On Wednesday, the commission explored increasing the percentage of transport rates the commercial sector should pay, which were included as part of overall rates the differential applies to.
The commercial differential is the difference between what commercial ratepayers pay compared to general ratepayers. For example, a differential of 1:1.2 means commercial property owners pay $1.20 in general rates for every $1 by homeowners.
Commercial rates costs are often passed on to business leasees. Differentials take into account that businesses can write off some of their costs.
Commission chairwoman Anne Tolley said feedback from residential ratepayers during the Long-term Plan consultation process was they "were carrying the burden of the costs of running the city".
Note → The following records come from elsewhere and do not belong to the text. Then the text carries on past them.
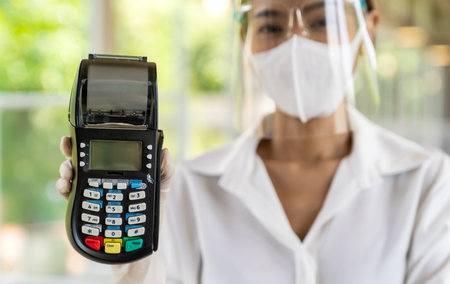 Portrait attractive asian waitress wear face mask and face shield hold credit card reader for...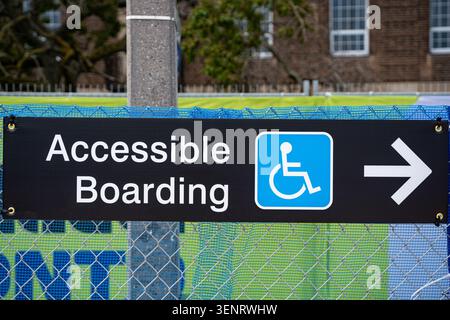 Accessible boarding sign with wheelchair symbol and directional arrow. Stock Photo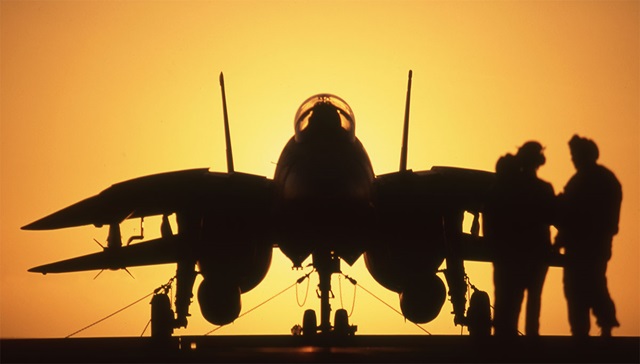 silhouette of two pilots next to F-14 Tomcat
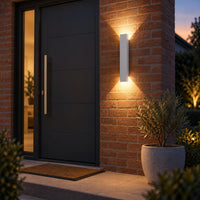 Witte uitvoering van de wandlamp op bakstenen gevel naast de zwarte voordeur, met op- en neerwaarts licht 3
The rates system needed to be changed to ensure "growth funds growth" and that people "who benefit the most from assets are also paying their fair share".
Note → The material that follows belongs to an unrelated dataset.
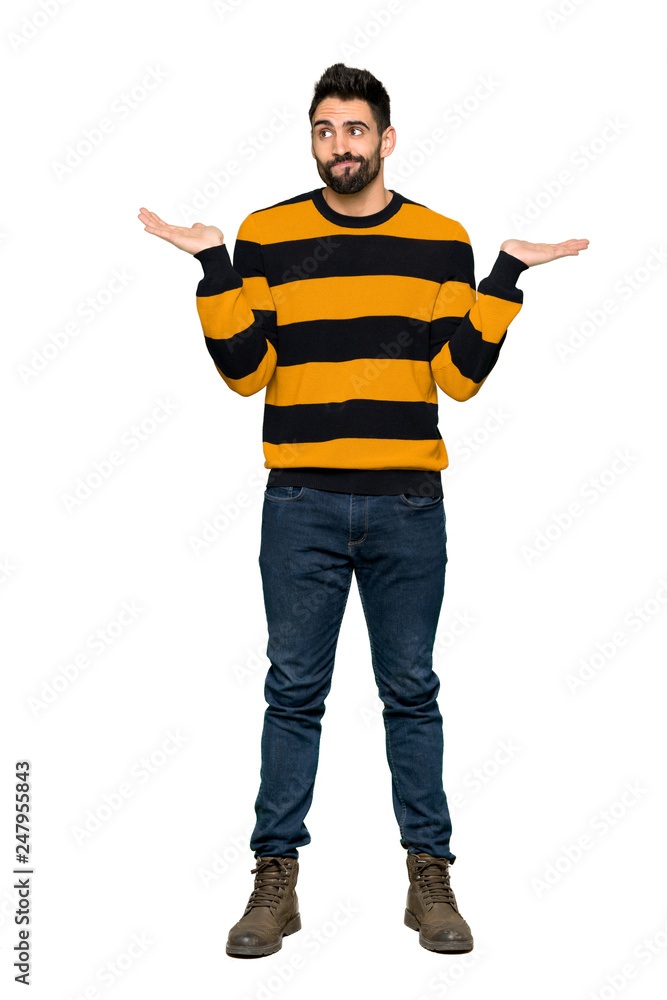 Full-length shot of Handsome man with striped sweater having doubts while raising hands and shoulders on isolated white background Full-length shot of Handsome man with striped sweater having doubts while raising hands and shoulders on isolated white background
Tolley referred to the "considerably lower" differential of 1.6 local commercial ratepayers paid compared to other metropolitan centres.
In Hamilton they pay 2.65, in Palmerston North it is 3.37, in Hutt City it is 3, in Dunedin it is 2.46 and in Wellington it is 3.25.
Commissioner Shadrach Rolleston said the council was trying to "get equity for our ratepayers".
Commissioner Stephen Selwood said Tauranga was "a long way behind" in its existing commercial rates differential.
"It's critical we signal that early with the community. Probably the most important thing to commerce and industry is certainty. That's one of our key opportunities in the Annual Plan, to see if we can nail that equity for paying for growth. They need to pay their fair share.
"This is a bit of a turning point."
Increasing transport rates for the commercial sector was expected to help the city cater to growth while "sharing the load" via one of four proposed scenarios.
In a report to the council, a breakdown of sector transportation activities and rates paid showed residential ratepayers made up 48 per cent of daily trips, 0 per cent of parking demand and paid 77 per cent of rates.
Commercial, when grouped with industrial and retail sectors, received 52 per cent of the benefits (of transport) but paid 23 per cent of the rate funding.
Chairman of mainstreet organisation Downtown Tauranga, Brian Berry, told the Bay of Plenty Times after the meeting he was not aware of the proposal to increase the commercial sector's contributions to the transport rate and it was something "that certainly needs to be consulted on".
"The commercial property sector has already been hit hard with the rate increases which came into effect in July.
"To further burden those in the commercial sector at a time when the economic environment has been and continues to be, challenging would be really quite difficult and I guess, if you look at where the issues have come from, it's come from population growth.
"A lot of it is being driven by the residential sector. I think that sector should be carrying the majority of the burden as they already are.
"I think the commercial sector would be up in arms about further increases when they have already been smashed quite hard," Berry said.
CVs delayed again
On Friday, the council announced another delay to the release of three-yearly property revaluations.
Usually sent out in November, then delayed till December, the council said in a statement the revaluations were being audited and were now expected to come out in mid-January.
"The Office of the Auditor-General is stepping through the audit process with council's valuers before releasing the audited valuations."
It has blamed Covid-19 lockdown for the wait.
The council said there was no "flow-on" impact of the delay as updated revaluations will not affect rates until July 1 next year.